La carenza d’acqua che ha dato il nome al borgo, come per un paradosso, nel tempo è andata di pari passo al vino, divenuto oggi fonte di ricchezza e bandiera di Dozza. Nei sotterranei della Rocca, infatti, ha sede la ricca Enoteca Regionale dell’Emilia Romagna (http://www.enotecaemiliaromagna.it/, tel. 0542678089,  chiusa il lunedì), sorta nel 1970 per iniziativa di enti pubblici e di produttori privati locali, poi riconosciuta con una legge apposita nel 1978 dalla Regione quale strumento idoneo alla promozione dei vini dell’Emilia Romagna in Italia e all’estero. Lo spazio, interamente restaurato nel 1990, è organizzato come le caves francesi, con un percorso lungo il quale il visitatore, consigliato da vari somellier esperti, può conoscere, degustare e acquistare i vini pregiati di tutta la regione: Albana di Romagna, Sangiovese, Trebbiano, Lambrusco, Bianco di Scandiano e la vasta gamma dei prodotti dei Colli bolognesi e dei Colli di Parma. I vini - sono rappresentati circa 200 produttori con oltre 800 etichette regionali - sono divisi in sezioni, ognuna delle quali è associata a una o più portate dei pasti. Qua e là spuntano grappe pregiate, l’aceto balsamico di Spilamberto e di Modena, marmellate e cioccolatini - questi ultimi al succo d’uva e all’aceto balsamico, provare per credere. L’enoteca, inoltre, gestisce una mostra permanente dei vini più pregiati e organizza manifestazioni e convegni di enologia durante le più importanti manifestazioni fieristiche, nazionali ed estere.

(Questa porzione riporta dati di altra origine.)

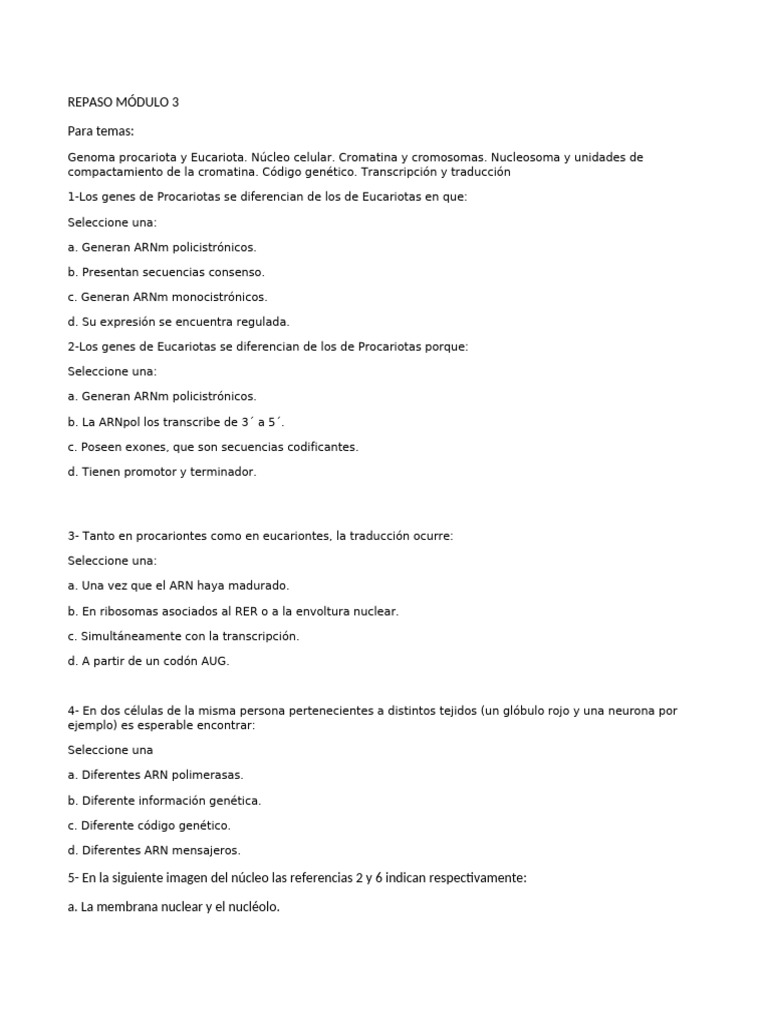 REPASO MÓDULO 3

Para temas:

Genoma procariota y Eucariota. Núcleo celular. Cromatina y cromosomas. Nucleosoma y unidades de compactamiento de la cromatina. Código genético. Transcripción y traducción

1-Los genes de Procariotas se diferencian de los de Eucariotas en que:

Seleccione una:

a. Generan ARNm policistrónicos.

b. Presentan secuencias consenso.

c. Generan ARNm monocistrónicos.

d. Su expresión se encuentra regulada.

2-Los genes de Eucariotas se diferencian de los de Procariotas porque:

Seleccione una:

a. Generan ARNm policistrónicos.

b. La ARNpol los transcribe de 3´ a 5´.

c. Poseen exones, que son secuencias codificantes.

d. Tienen promotor y terminador.

3- Tanto en procariontes como en eucariontes, la traducción ocurre:

Seleccione una:

a. Una vez que el ARN haya madurado.

b. En ribosomas asociados al RER o a la envoltura nuclear.

c. Simultáneamente con la transcripción.

d. A partir de un codón AUG.

4- En dos células de la misma persona pertenecientes a distintos tejidos (un glóbulo rojo y una neurona por ejemplo) es esperable encontrar:

Seleccione una

a. Diferentes ARN polimerasas.

b. Diferente información genética.

c. Diferente código genético.

d. Diferentes ARN mensajeros.

5- En la siguiente imagen del núcleo las referencias 2 y 6 indican respectivamente:

a. La membrana nuclear y el nucléolo.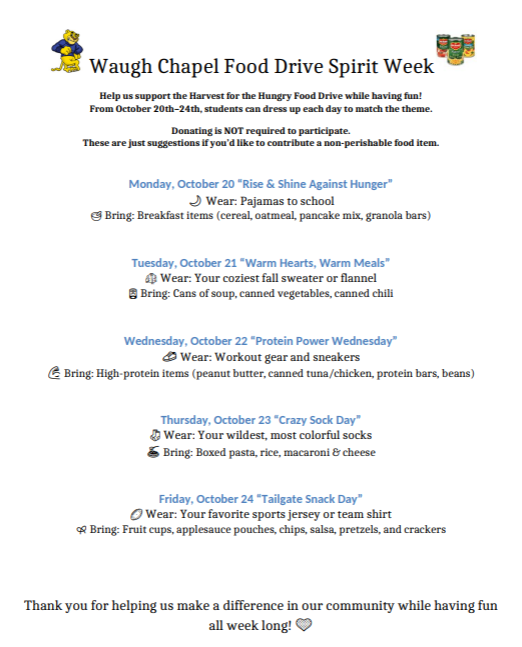 Waugh Chapel Food Drive Spirit Week

Help us support the Harvest for the Hungry Food Drive while having fun!
From October 20th–24th, students can dress up each day to match the theme.

Donating is NOT required to participate.
These are just suggestions if you'd like to contribute a non-perishable food item.

Monday, October 20 "Rise & Shine Against Hunger"
Wear: Pajamas to school
Bring: Breakfast items (cereal, oatmeal, pancake mix, granola bars)

Tuesday, October 21 "Warm Hearts, Warm Meals"
Wear: Your coziest fall sweater or flannel
Bring: Cans of soup, canned vegetables, canned chili

Wednesday, October 22 "Protein Power Wednesday"
Wear: Workout gear and sneakers
Bring: High-protein items (peanut butter, canned tuna/chicken, protein bars, beans)

Thursday, October 23 "Crazy Sock Day"
Wear: Your wildest, most colorful socks
Bring: Boxed pasta, rice, macaroni & cheese

Friday, October 24 "Tailgate Snack Day"
Wear: Your favorite sports jersey or team shirt
Bring: Fruit cups, applesauce pouches, chips, salsa, pretzels, and crackers

Thank you for helping us make a difference in our community while having fun all week long!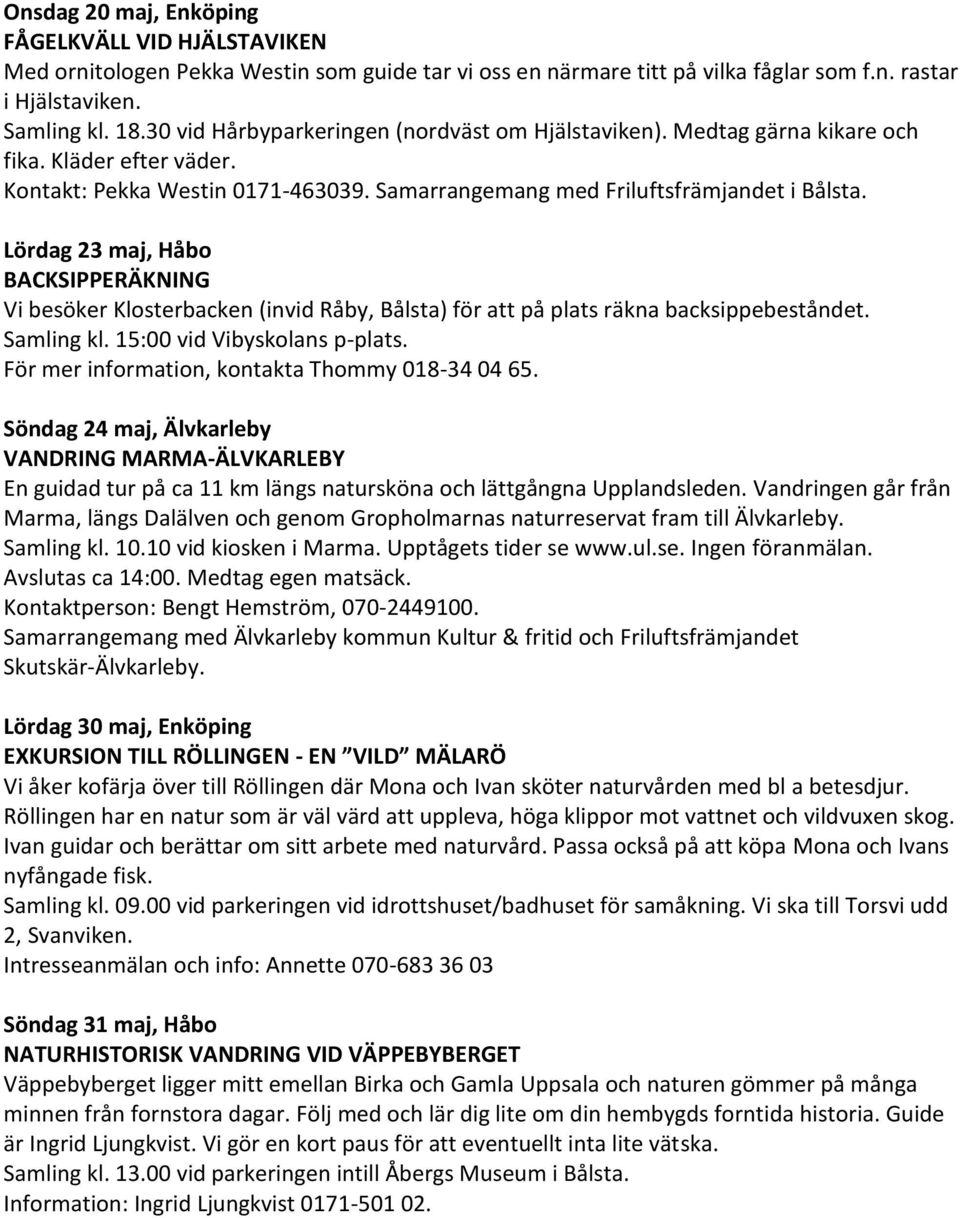 Onsdag 20 maj, Enköping
FÅGELKVÄLL VID HJÄLSTAVIKEN
Med ornitologen Pekka Westin som guide tar vi oss en närmare titt på vilka fåglar som f.n. rastar i Hjälstaviken.
Samling kl. 18.30 vid Hårbyparkeringen (nordväst om Hjälstaviken). Medtag gärna kikare och fika. Kläder efter väder.
Kontakt: Pekka Westin 0171-463039. Samarrangemang med Friluftsfrämjandet i Bålsta.

Lördag 23 maj, Håbo
BACKSIPPERÄKNING
Vi besöker Klosterbacken (invid Råby, Bålsta) för att på plats räkna backsippebeståndet.
Samling kl. 15:00 vid Vibyskolans p-plats.
För mer information, kontakta Thommy 018-34 04 65.

Söndag 24 maj, Älvkarleby
VANDRING MARMA-ÄLVKARLEBY
En guidad tur på ca 11 km längs natursköna och lättgångna Upplandsleden. Vandringen går från Marma, längs Dalälven och genom Gropholmarnas naturreservat fram till Älvkarleby.
Samling kl. 10.10 vid kiosken i Marma. Upptågets tider se www.ul.se. Ingen föranmälan.
Avslutas ca 14:00. Medtag egen matsäck.
Kontaktperson: Bengt Hemström, 070-2449100.
Samarrangemang med Älvkarleby kommun Kultur & fritid och Friluftsfrämjandet Skutskär-Älvkarleby.

Lördag 30 maj, Enköping
EXKURSION TILL RÖLLINGEN - EN ”VILD” MÄLARÖ
Vi åker kofärja över till Röllingen där Mona och Ivan sköter naturvården med bl a betesdjur. Röllingen har en natur som är väl värd att uppleva, höga klippor mot vattnet och vildvuxen skog. Ivan guidar och berättar om sitt arbete med naturvård. Passa också på att köpa Mona och Ivans nyfångade fisk.
Samling kl. 09.00 vid parkeringen vid idrottshuset/badhuset för samåkning. Vi ska till Torsvi udd 2, Svanviken.
Intresseanmälan och info: Annette 070-683 36 03

Söndag 31 maj, Håbo
NATURHISTORISK VANDRING VID VÄPPEBYBERGET
Väppebyberget ligger mitt emellan Birka och Gamla Uppsala och naturen gömmer på många minnen från fornstora dagar. Följ med och lär dig lite om din hembygds forntida historia. Guide är Ingrid Ljungkvist. Vi gör en kort paus för att eventuellt inta lite vätska.
Samling kl. 13.00 vid parkeringen intill Åbergs Museum i Bålsta.
Information: Ingrid Ljungkvist 0171-501 02.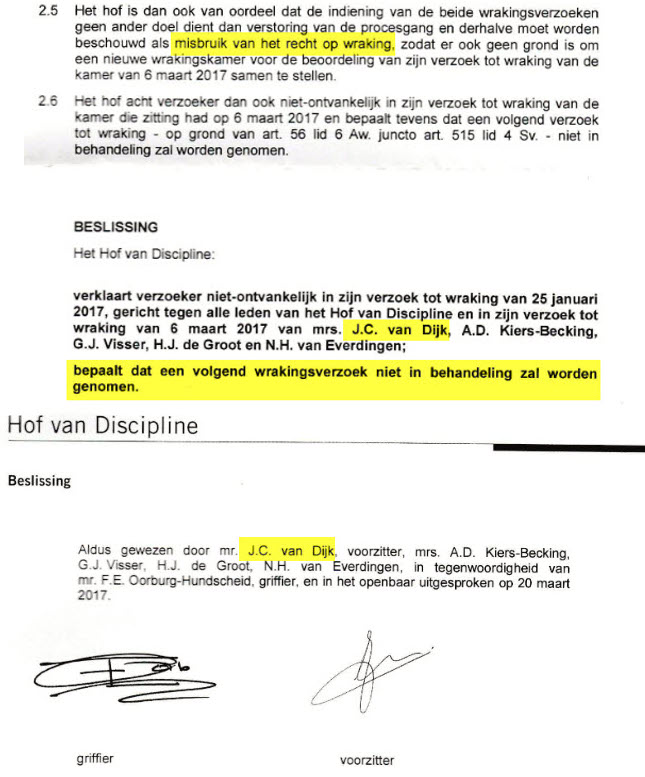 2.5 Het hof is dan ook van oordeel dat de indiening van de beide wrakingsverzoeken geen ander doel dient dan verstoring van de procesgang en derhalve moet worden beschouwd als misbruik van het recht op wraking, zodat er ook geen grond is om een nieuwe wrakingskamer voor de beoordeling van zijn verzoek tot wraking van de kamer van 6 maart 2017 samen te stellen.

2.6 Het hof acht verzoeker dan ook niet-ontvankelijk in zijn verzoek tot wraking van de kamer die zitting had op 6 maart 2017 en bepaalt tevens dat een volgend verzoek tot wraking - op grond van art. 56 lid 6 Aw. juncto art. 515 lid 4 Sv. - niet in behandeling zal worden genomen.

BESLISSING

Het Hof van Discipline:

verklaart verzoeker niet-ontvankelijk in zijn verzoek tot wraking van 25 januari 2017, gericht tegen alle leden van het Hof van Discipline en in zijn verzoek tot wraking van 6 maart 2017 van mrs. J.C. van Dijk, A.D. Kiers-Becking, G.J. Visser, H.J. de Groot en N.H. van Everdingen;

bepaalt dat een volgend wrakingsverzoek niet in behandeling zal worden genomen.

Hof van Discipline

Beslissing

Aldus gewezen door mr. J.C. van Dijk, voorzitter, mrs. A.D. Kiers-Becking, G.J. Visser, H.J. de Groot, N.H. van Everdingen, in tegenwoordigheid van mr. F.E. Oorburg-Hundscheid, griffier, en in het openbaar uitgesproken op 20 maart 2017.

griffier

voorzitter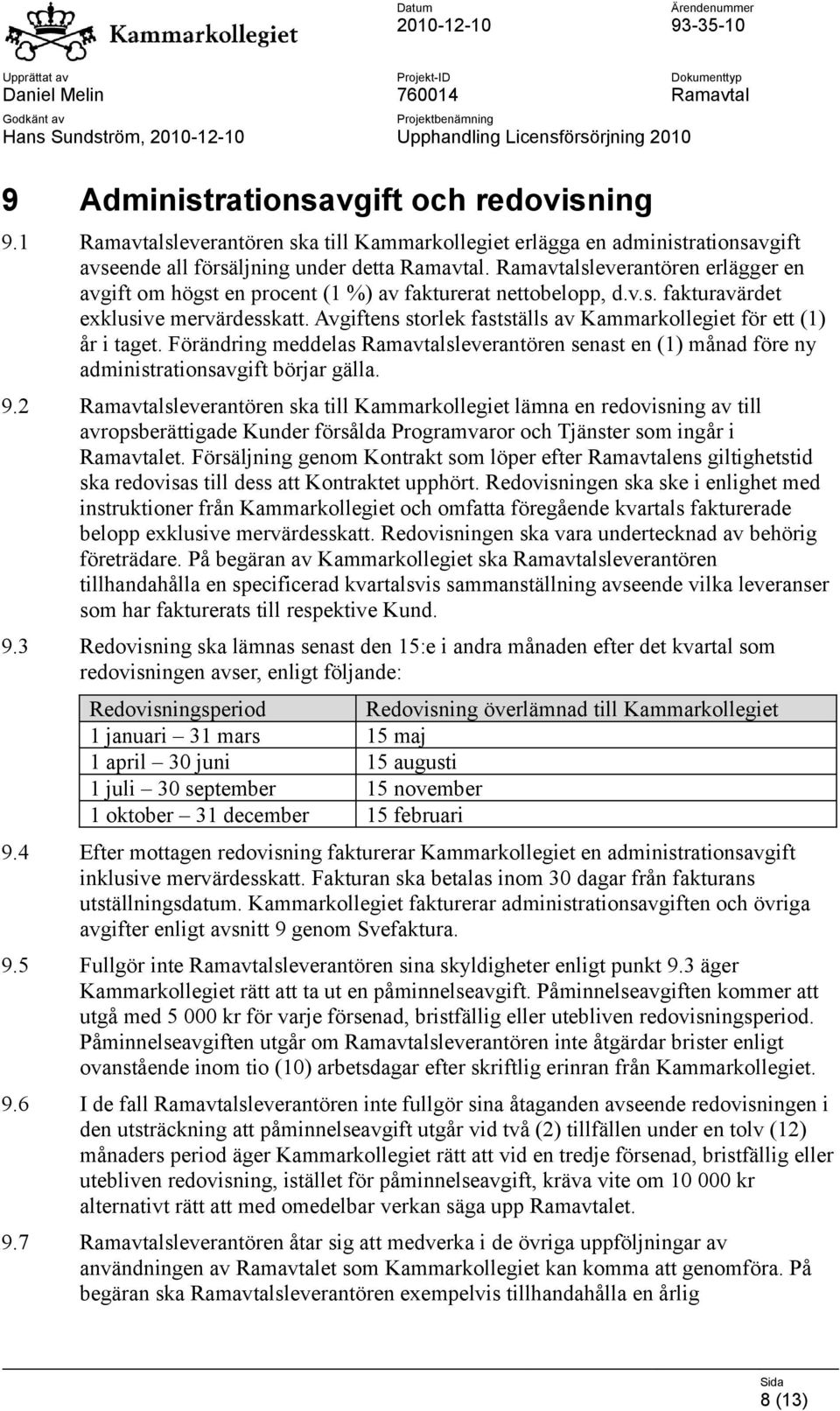 Kammarkollegiet

Datum
2010-12-10

Ärendenummer
93-35-10

Upprättat av
Daniel Melin

Projekt-ID
760014

Dokumenttyp
Ramavtal

Godkänt av
Hans Sundström, 2010-12-10

Projektbenämning
Upphandling Licensförsörjning 2010

9 Administrationsavgift och redovisning

9.1 Ramavtalsleverantören ska till Kammarkollegiet erlägga en administrationsavgift avseende all försäljning under detta Ramavtal. Ramavtalsleverantören erlägger en avgift om högst en procent (1 %) av fakturerat nettobelopp, d.v.s. fakturavärdet exklusive mervärdesskatt. Avgiftens storlek fastställs av Kammarkollegiet för ett (1) år i taget. Förändring meddelas Ramavtalsleverantören senast en (1) månad före ny administrationsavgift börjar gälla.

9.2 Ramavtalsleverantören ska till Kammarkollegiet lämna en redovisning av till avropsberättigade Kunder försålda Programvaror och Tjänster som ingår i Ramavtalet. Försäljning genom Kontrakt som löper efter Ramavtalens giltighetstid ska redovisas till dess att Kontraktet upphört. Redovisningen ska ske i enlighet med instruktioner från Kammarkollegiet och omfatta föregående kvartals fakturerade belopp exklusive mervärdesskatt. Redovisningen ska vara undertecknad av behörig företrädare. På begäran av Kammarkollegiet ska Ramavtalsleverantören tillhandahålla en specificerad kvartalsvis sammanställning avseende vilka leveranser som har fakturerats till respektive Kund.

9.3 Redovisning ska lämnas senast den 15:e i andra månaden efter det kvartal som redovisningen avser, enligt följande:

| Redovisningsperiod | Redovisning överlämnad till Kammarkollegiet |
|---|---|
| 1 januari – 31 mars | 15 maj |
| 1 april – 30 juni | 15 augusti |
| 1 juli – 30 september | 15 november |
| 1 oktober – 31 december | 15 februari |

9.4 Efter mottagen redovisning fakturerar Kammarkollegiet en administrationsavgift inklusive mervärdesskatt. Fakturan ska betalas inom 30 dagar från fakturans utställningsdatum. Kammarkollegiet fakturerar administrationsavgiften och övriga avgifter enligt avsnitt 9 genom Svefaktura.

9.5 Fullgör inte Ramavtalsleverantören sina skyldigheter enligt punkt 9.3 äger Kammarkollegiet rätt att ta ut en påminnelseavgift. Påminnelseavgiften kommer att utgå med 5 000 kr för varje försenad, bristfällig eller utebliven redovisningsperiod. Påminnelseavgiften utgår om Ramavtalsleverantören inte åtgärdar brister enligt ovanstående inom tio (10) arbetsdagar efter skriftlig erinran från Kammarkollegiet.

9.6 I de fall Ramavtalsleverantören inte fullgör sina åtaganden avseende redovisningen i den utsträckning att påminnelseavgift utgår vid två (2) tillfällen under en tolv (12) månaders period äger Kammarkollegiet rätt att vid en tredje försenad, bristfällig eller utebliven redovisning, istället för påminnelseavgift, kräva vite om 10 000 kr alternativt rätt att med omedelbar verkan säga upp Ramavtalet.

9.7 Ramavtalsleverantören åtar sig att medverka i de övriga uppföljningar av användningen av Ramavtalet som Kammarkollegiet kan komma att genomföra. På begäran ska Ramavtalsleverantören exempelvis tillhandahålla en årlig

Sida
8 (13)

Gli orari di apertura al pubblico (l’ingresso è gratuito) sono:
lunedì: chiusura
martedì 10-13, 16-19,30
mercoledì 10-13, 16-19,30
giovedì 10-13, 16-19,30
venerdì 10-13, 16-22,30
sabato 10-13, 15-22,30
domenica e festivi 10-13, 15-19,30




ALLOGGI:
Hotel Monte del Re (via Monte del Re 43, tel. 054.2678556, montedelre.it). Su una collinetta a 3 km dal borgo, 44 camere ospitate in un ex monastero francescano del Duecento circondato da un parco. Ambiente chic e riservato (degno delle sue cinque stelle), doppie da 149 euro a notte.
Albergo Canè (via XX Settembre 27, tel. 0542.678120, ristorantecanet.it), presso il ristorante omonimo. Dodici camere semplici e accoglienti, con arredi in legno di ciliegio e connessione Internet. Doppie da 80 euro notte, prima colazione inclusa.